Stretching your dollar

I live in a very expensive city where rent is comparable to a mortgage payment and next to high-end jewelry stores men sleep on grates to stay warm. It’s a city of dichotomies, naturally beautiful landscape with million dollar condos next to halfway houses, but as humans we easily adapt and so you’ll often find people side hustling to afford the luxury of calling this city home.

One day while at my side gig, I was chatting with one of my colleagues who was talking about not knowing what she wanted to do next. I’d guess she’s about 24-26. She was considering giving up dancing for a career that was more stable and was struggling with wanting to travel and affording to go back to school.

When I asked her what was holding her back the most, thinking fear or anxiety over giving up dancing which she had done since she was a child, she confided that money was her biggest obstacle. She couldn’t figure out how to save enough and make her money cover all of her needs and wants.

Which got me thinking, how many other young people are struggling with this idea of money as scarce and not plentiful. It had to be a lot because I too remember the feeling of being student poor and it aint’ cute!

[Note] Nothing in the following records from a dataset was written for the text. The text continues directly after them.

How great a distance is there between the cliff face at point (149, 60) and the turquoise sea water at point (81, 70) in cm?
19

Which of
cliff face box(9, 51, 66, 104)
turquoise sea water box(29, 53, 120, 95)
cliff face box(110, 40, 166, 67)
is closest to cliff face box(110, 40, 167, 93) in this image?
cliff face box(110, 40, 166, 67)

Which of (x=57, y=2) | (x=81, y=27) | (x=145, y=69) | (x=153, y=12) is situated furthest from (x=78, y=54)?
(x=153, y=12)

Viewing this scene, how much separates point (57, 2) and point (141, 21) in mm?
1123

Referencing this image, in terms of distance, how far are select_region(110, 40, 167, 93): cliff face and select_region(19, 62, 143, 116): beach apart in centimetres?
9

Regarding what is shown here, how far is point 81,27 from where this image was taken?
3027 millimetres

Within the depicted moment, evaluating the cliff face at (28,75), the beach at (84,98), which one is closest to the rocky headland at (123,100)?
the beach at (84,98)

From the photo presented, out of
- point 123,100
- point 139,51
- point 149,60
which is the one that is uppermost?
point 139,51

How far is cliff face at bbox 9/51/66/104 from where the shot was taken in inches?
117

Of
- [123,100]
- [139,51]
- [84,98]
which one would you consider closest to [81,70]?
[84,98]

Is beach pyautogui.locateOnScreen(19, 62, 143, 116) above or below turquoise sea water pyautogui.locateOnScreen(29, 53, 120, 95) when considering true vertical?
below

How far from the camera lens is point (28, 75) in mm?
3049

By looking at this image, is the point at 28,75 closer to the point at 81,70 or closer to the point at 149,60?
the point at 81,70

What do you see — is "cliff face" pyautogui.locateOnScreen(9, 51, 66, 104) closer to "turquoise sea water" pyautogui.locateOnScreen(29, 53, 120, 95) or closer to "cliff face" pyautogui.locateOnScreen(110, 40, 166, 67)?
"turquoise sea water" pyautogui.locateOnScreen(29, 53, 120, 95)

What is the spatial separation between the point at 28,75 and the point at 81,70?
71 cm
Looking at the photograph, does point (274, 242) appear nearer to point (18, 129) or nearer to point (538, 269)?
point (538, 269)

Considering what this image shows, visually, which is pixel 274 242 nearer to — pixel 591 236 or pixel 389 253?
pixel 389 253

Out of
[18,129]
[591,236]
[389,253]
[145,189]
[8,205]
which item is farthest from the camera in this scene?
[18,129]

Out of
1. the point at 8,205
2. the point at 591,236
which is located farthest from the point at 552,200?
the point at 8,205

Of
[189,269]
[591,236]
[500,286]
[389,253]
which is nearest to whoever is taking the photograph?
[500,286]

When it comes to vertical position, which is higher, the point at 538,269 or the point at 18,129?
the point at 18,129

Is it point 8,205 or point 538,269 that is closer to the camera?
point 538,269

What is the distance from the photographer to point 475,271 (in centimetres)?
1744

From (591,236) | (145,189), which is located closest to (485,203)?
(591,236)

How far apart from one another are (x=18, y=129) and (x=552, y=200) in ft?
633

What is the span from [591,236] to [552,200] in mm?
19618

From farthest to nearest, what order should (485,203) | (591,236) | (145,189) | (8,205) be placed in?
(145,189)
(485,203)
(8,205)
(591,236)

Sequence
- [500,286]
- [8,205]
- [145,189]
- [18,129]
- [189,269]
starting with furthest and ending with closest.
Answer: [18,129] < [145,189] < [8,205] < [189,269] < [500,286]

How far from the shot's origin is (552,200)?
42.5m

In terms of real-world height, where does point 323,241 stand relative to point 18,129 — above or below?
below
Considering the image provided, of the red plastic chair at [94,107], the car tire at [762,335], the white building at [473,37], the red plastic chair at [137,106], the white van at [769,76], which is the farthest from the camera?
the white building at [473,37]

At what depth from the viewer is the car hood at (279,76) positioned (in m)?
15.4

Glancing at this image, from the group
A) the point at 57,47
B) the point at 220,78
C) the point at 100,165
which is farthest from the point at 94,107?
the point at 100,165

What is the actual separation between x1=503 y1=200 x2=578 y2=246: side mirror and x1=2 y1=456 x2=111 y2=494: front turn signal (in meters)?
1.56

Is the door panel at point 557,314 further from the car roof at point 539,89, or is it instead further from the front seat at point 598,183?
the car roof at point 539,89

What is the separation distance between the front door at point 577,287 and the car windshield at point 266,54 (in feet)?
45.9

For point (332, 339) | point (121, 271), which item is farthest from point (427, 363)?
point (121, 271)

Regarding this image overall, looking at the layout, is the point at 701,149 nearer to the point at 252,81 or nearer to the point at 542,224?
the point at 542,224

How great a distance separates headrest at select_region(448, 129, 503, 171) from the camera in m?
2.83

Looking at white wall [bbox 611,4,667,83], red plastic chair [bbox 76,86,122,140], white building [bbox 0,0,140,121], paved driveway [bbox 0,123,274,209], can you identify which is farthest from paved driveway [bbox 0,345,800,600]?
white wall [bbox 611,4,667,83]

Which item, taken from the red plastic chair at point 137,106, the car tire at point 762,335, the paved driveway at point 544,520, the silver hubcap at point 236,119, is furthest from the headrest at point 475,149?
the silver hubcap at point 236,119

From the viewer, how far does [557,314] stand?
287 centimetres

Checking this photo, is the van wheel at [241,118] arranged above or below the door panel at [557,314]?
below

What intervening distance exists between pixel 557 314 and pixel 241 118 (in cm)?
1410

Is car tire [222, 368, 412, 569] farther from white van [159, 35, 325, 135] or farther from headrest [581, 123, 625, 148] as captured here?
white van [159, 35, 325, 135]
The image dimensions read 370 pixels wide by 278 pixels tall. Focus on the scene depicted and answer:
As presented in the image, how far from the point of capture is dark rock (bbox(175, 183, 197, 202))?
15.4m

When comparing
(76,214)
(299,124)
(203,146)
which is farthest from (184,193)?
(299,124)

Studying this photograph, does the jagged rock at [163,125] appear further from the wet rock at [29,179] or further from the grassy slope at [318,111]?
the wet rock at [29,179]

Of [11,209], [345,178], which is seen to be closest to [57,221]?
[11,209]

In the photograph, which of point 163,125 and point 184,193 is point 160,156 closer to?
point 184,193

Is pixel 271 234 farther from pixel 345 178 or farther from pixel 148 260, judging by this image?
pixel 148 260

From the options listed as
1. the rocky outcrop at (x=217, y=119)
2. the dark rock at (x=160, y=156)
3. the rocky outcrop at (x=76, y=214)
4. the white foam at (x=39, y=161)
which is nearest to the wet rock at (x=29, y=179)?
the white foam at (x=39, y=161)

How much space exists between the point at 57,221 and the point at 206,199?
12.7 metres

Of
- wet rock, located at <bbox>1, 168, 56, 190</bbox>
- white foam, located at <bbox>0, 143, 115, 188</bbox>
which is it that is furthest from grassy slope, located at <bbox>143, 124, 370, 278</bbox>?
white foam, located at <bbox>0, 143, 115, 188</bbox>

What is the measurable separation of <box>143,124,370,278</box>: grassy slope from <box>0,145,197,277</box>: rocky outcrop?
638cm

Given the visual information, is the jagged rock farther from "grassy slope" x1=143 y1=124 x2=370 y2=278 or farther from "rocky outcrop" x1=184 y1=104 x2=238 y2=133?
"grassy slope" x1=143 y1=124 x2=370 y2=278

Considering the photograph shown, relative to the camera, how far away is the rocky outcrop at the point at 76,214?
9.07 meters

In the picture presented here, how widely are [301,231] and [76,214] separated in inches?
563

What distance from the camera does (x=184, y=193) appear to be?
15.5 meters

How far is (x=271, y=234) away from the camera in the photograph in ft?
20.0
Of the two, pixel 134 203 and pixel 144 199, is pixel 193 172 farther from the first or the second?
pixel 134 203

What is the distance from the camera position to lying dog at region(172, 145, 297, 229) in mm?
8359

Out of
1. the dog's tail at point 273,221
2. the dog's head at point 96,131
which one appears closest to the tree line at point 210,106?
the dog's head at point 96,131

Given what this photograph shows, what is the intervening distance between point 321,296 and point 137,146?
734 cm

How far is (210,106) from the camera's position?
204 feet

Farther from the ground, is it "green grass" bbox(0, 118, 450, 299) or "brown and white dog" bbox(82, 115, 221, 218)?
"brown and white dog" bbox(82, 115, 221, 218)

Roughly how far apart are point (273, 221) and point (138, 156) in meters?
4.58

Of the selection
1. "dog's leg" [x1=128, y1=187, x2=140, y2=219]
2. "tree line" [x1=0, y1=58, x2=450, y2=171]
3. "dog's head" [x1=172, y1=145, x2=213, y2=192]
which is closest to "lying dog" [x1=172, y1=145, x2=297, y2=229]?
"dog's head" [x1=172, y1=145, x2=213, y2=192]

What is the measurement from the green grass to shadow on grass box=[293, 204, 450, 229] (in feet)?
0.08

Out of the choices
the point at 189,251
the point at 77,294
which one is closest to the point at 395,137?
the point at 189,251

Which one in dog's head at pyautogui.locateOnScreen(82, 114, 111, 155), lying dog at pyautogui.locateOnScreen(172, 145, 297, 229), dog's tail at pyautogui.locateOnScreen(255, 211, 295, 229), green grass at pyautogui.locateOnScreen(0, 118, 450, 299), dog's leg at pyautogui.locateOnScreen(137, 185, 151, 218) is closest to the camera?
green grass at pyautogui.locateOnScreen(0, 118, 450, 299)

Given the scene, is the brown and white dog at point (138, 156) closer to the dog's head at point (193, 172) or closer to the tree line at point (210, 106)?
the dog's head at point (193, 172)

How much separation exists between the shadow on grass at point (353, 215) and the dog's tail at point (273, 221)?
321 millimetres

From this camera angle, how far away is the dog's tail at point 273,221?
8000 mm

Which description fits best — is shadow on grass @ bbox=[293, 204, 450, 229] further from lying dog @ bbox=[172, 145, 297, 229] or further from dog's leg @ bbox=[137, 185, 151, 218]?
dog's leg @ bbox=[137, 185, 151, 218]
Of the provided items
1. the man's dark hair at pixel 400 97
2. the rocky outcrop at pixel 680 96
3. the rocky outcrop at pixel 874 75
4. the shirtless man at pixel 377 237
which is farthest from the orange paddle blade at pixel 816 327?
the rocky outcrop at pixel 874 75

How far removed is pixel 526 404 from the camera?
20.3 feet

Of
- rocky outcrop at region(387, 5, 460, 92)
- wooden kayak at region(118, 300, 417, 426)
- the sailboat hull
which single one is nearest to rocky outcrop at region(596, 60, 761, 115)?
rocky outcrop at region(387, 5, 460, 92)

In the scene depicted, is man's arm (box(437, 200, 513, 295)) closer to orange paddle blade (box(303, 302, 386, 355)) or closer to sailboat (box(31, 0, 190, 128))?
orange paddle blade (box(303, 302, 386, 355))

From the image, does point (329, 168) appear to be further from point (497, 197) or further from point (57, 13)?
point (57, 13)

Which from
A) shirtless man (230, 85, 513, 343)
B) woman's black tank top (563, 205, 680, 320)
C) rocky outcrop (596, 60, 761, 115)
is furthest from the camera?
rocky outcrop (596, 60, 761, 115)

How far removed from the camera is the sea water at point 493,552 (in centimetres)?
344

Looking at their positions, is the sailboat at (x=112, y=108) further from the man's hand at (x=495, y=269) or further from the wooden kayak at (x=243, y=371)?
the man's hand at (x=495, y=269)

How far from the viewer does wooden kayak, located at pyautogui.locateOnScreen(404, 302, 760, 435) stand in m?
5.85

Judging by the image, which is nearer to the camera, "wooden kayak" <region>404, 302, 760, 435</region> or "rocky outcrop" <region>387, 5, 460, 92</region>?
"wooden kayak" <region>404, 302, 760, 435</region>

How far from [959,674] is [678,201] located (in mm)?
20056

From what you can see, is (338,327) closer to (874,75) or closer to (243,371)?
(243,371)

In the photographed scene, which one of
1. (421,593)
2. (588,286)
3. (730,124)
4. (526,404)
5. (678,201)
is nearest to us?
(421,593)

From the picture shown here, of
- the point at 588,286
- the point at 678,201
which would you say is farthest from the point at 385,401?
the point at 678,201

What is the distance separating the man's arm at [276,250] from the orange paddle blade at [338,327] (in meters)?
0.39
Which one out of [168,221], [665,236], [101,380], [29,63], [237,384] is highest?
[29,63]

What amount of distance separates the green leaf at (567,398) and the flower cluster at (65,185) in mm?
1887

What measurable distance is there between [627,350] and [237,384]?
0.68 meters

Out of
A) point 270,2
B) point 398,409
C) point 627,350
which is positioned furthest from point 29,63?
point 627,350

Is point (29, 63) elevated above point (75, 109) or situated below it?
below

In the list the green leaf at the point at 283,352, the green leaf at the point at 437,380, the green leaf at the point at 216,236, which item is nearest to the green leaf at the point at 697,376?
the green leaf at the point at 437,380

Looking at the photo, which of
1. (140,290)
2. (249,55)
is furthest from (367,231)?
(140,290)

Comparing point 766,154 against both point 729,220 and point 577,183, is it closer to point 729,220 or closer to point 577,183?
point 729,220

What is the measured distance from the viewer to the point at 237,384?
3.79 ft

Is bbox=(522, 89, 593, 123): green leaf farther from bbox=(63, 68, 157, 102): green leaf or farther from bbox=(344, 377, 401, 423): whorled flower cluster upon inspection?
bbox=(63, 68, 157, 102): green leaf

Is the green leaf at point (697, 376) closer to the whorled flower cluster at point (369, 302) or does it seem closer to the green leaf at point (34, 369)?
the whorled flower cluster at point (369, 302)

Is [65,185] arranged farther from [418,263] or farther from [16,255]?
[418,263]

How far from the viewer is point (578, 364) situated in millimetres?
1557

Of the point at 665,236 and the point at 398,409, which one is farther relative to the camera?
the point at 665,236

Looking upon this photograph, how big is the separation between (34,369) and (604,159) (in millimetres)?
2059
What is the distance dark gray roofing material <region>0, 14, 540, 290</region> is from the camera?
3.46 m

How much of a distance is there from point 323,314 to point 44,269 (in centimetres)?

But what I have learned since my ramen days, is that while money may feel scarce, the real scarcity is determined by the decisions you make with your money. Ask yourself: do you really need another pair of $98 leggings? Is that $40 water bottle any better than a mason jar? Can you really not get fit at a $20/month gym instead of the $140 yoga membership you only use 4 times a month? We all have the power and ability to make our money stretch and it all comes down to the decisions we make every day.  

One way I make my money work for me is by automating my savings and calculating how many hours I worked for that item. Both are simple ways to make your money stretch. How?  automating savings

Automating your savings takes the work out of budgeting, when your money is in your account, you’re more likely to spend it. By automating, you take away that temptation and there are many online banks with low fees that will help you manage your savings. Personally, I use Tangerine for all of my short-term savings. There are no fees and you can create multiple savings accounts for various goals. 

Another way I save money is by calculating the hourly cost of more expensive purchases. If your hourly wage is $15, then a $241 pair of skinny jeans will cost you… 16 hours of work!!! It’s kind of shocking when you look at it that way.

So here is my challenge for you this week, before every purchase you make, even if it’s a Tim Horton’s coffee, consider what that money could do to your student loan debt, travel savings or your retirement – yes friends, we’ll be touching on that a little later.

For now, don’t think of your money as something that you don’t have enough of, think of it as something you can create more of by the decisions you make every day. How do you make your money stretch?